Cette fois encore, la Nuit des veilleurs s’achève trop vite lorsqu’un surveillant y met fin avant l’heure. Mais l’un des participants souhaite en savoir plus sur l’ACAT, alors Mireille lui apporte deux exemplaires d’Humains. Depuis, il a été transféré, emportant les magazines avec lui. Qui sait ce qu’articles et Nuit des veilleurs auront éveillé en lui ?

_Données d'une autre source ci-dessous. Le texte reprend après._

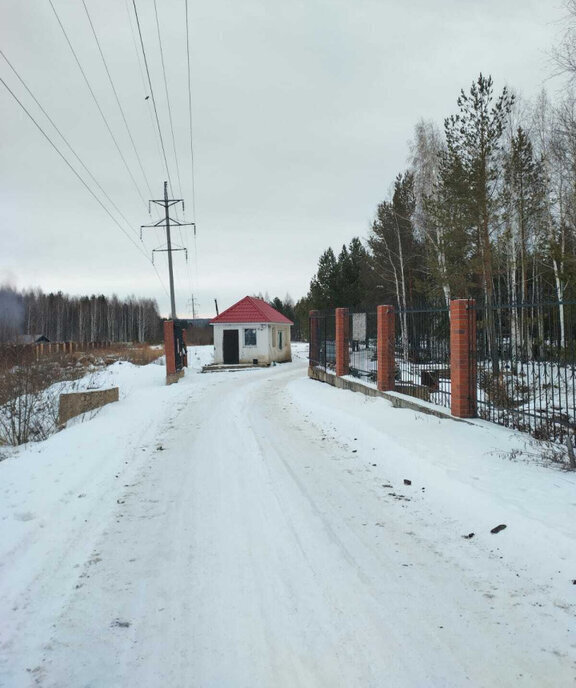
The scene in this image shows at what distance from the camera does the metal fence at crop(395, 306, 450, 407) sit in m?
8.90

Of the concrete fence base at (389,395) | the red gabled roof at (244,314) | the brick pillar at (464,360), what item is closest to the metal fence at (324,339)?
the concrete fence base at (389,395)

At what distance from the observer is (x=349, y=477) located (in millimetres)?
5395

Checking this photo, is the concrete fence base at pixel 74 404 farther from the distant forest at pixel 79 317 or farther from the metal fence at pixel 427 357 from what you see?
the distant forest at pixel 79 317

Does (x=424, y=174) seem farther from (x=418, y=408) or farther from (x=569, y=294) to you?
(x=418, y=408)

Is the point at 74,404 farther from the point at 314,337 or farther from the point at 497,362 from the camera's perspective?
the point at 314,337

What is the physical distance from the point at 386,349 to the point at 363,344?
7.26ft

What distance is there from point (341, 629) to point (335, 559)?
83 centimetres

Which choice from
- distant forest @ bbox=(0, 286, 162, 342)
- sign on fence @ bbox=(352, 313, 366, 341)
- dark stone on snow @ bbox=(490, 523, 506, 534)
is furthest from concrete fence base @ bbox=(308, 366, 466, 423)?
distant forest @ bbox=(0, 286, 162, 342)

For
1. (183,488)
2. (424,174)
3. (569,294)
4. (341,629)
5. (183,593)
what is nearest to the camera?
(341,629)

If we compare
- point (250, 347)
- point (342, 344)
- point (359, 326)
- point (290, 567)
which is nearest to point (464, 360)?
point (359, 326)

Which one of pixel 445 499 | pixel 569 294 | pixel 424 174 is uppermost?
pixel 424 174

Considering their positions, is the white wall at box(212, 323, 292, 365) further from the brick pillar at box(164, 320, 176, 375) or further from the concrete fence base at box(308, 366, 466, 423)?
the concrete fence base at box(308, 366, 466, 423)

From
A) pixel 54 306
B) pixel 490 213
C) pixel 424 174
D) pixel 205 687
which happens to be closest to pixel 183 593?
pixel 205 687

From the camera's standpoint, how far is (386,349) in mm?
10578
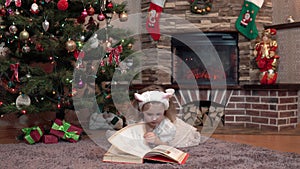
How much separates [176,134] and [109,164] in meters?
0.54

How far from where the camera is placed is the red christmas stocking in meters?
3.38

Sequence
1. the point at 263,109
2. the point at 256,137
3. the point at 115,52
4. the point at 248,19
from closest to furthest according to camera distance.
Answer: the point at 115,52
the point at 256,137
the point at 263,109
the point at 248,19

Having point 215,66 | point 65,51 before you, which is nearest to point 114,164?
point 65,51

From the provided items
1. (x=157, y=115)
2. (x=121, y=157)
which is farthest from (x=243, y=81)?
(x=121, y=157)

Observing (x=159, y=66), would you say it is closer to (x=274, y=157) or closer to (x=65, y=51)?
(x=65, y=51)

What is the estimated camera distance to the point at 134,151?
1653mm

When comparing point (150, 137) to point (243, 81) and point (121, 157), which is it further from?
point (243, 81)

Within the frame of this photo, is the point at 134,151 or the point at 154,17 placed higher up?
the point at 154,17

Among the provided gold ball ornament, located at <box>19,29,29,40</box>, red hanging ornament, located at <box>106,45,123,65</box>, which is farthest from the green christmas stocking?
gold ball ornament, located at <box>19,29,29,40</box>

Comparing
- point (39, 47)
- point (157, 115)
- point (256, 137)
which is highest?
point (39, 47)

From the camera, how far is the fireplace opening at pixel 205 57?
11.0 ft

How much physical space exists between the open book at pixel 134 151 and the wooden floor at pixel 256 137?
0.76 meters

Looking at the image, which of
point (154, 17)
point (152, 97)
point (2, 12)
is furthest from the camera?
point (154, 17)

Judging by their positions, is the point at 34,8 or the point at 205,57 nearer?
the point at 34,8
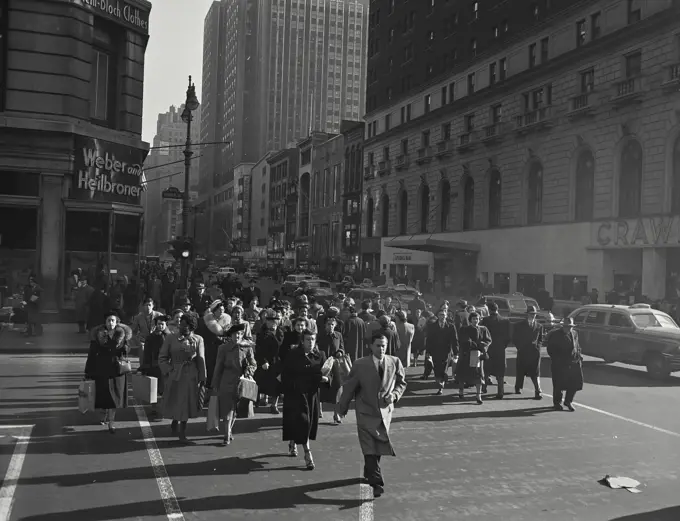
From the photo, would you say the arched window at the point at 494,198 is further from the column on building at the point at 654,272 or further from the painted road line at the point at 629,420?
the painted road line at the point at 629,420

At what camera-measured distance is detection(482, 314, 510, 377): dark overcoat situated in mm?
14188

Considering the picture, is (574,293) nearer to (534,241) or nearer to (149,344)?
(534,241)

Dans les couloirs de la mort de l’autre côté de l’Atlantique
Voilà maintenant dix ans que Colette et le groupe d’Épernay correspondent avec William, détenu dans les couloirs de la mort au pénitencier de Terre Haute dans l’Indiana (États-Unis). Petit à petit, une intimité s’est nouée : « On a une chance inouïe d’être tombées sur lui. Et lui aussi nous est très attaché, on est toutes un peu ses grands-mères », s’exclame Colette. Parce que « la foi de William pourrait déplacer des montagnes », le groupe glisse en 2013 un tract Nuit des veilleurs dans l’un de ses envois. William le transmet à ses compagnons. Surprise et émotion générale à l’ACAT : 18 des 55 prisonniers de l’unité se joignent à l’événement. « Pour lui, c’était énorme qu’on leur ait demandé quelque chose. Ça leur a rendu de la dignité », explique Colette. L’expérience est forte et se réitère en 2014, en 2015, en 2016. En 2017, l’élection de Donald Trump – qui affirme son intention d’exécuter au plus vite un maximum de condamnés – plonge William et ses camarades dans une forte déprime. Il n’y a pas de Nuit des veilleurs cette année-là au pénitencier.
Et puis, la vie reprend le dessus. En 2018, le « petit-fils » du groupe d’Épernay organise une nouvelle Nuit des veilleurs, à laquelle participent vingt-trois de ses codétenus : un engouement record de la part de ceux pour qui la prière est devenue l’unique levier d’action.